Recently I bit the bullet, called in one of my lovely styling assistants Bronwen Loftus for some extra muscle, and updated my workspace. I inherited this office two years ago from Glen Proebstel when he moved to New York, and although it was already beautifully considered, I really needed to make my mark on it. Finally allowing myself the time to align it with my own style has given me a whole new headspace.

Which other Australian designers, artists or creative people are you loving at the moment?

I am always loving my friend, designer Sarah K. I can’t believe what she makes happen. I think Simone Gooch’s approach to floristry is so authentic and completely beautiful. Simone’s work actually led me to the incredible sculptural ceramics of Alana Wilson and yet another maker crush.

Can you list for us your top resources across any media that you turn to when you’re in a need of creative inspiration?

My top resources would be: Hardware and salvage stores for building materials; art supply stores for craft materials; Pinterest for colour and architecture; and my inherited collection of 70’s craft and making books.

What has been your proudest career achievement to date?

Authoring my book, The Maker.

What would be your dream creative project?

Building my own house.

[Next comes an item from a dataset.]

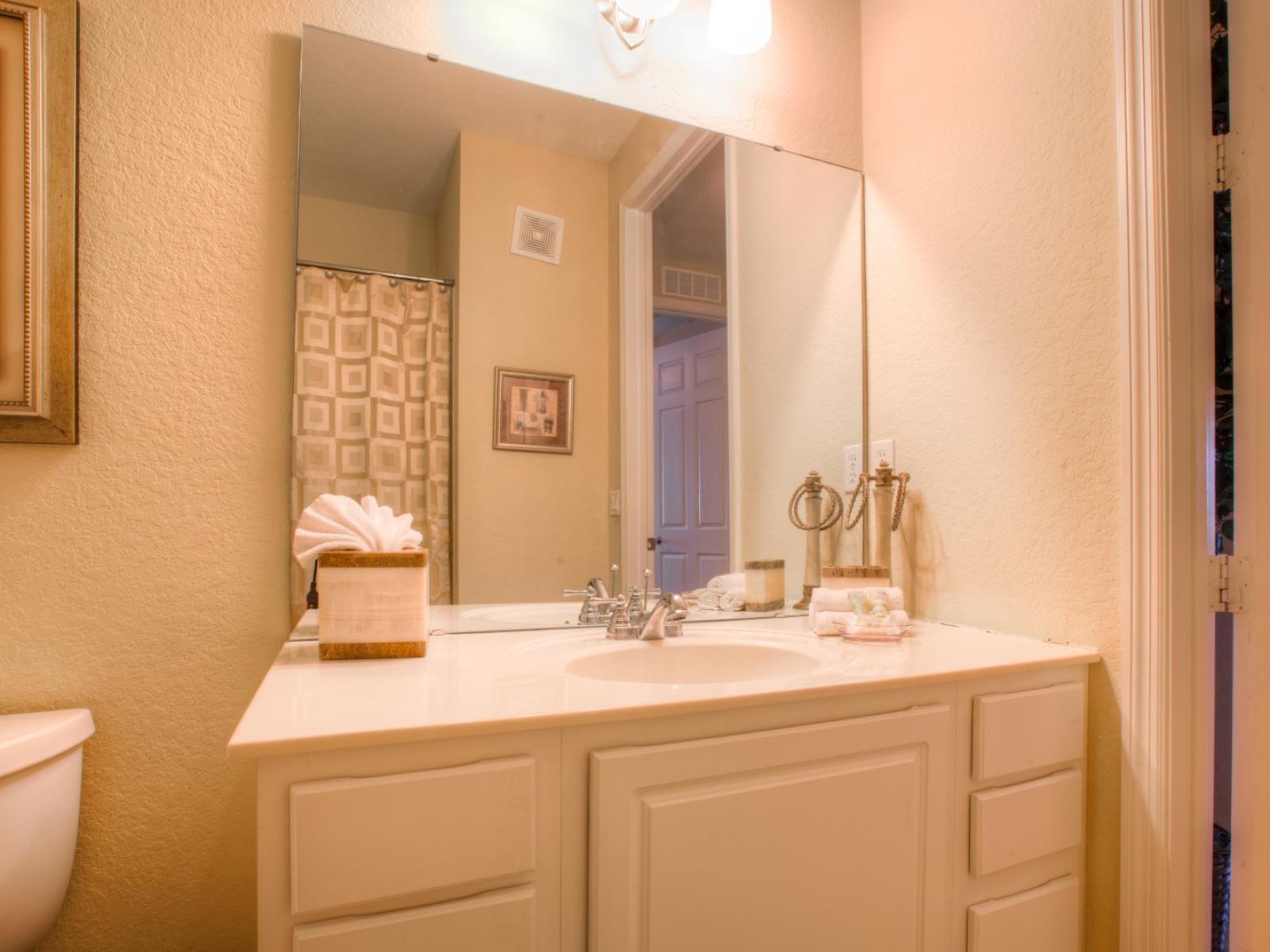 This bathroom  offers contemporary amenities for a rejuvenating experience.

It would be small, understated and all about craftsmanship.

What are you looking forward to?

Switching off and spending some long overdue time out with my husband this weekend at Sydney’s newest boutique hotel in Chippendale, The Old Clare, and a night at Hotel Hotel in Canberra on the way back to Melbourne!

MELBOURNE QUESTIONS

Your favourite Melbourne neighbourhood and why?

I still feel like a relative newbie to Melbourne so this title remains up for grabs. I am however becoming more and more fond of Thornbury, and can see myself moving there sometime soon.

What and where was the best meal you recently had in Melbourne?

Poached eggs and hash browns done to perfection at Breakfast Thieves in Fitzroy.

Where would we find you on a typical Saturday morning?

In bed with big ideas about heading Northside for food and exploring.

Melbourne’s best kept secret?

Waverley Antique Bazaar.

Tamara in her studio with her new book, The Maker. Photo – Eve Wilson for The Design Files.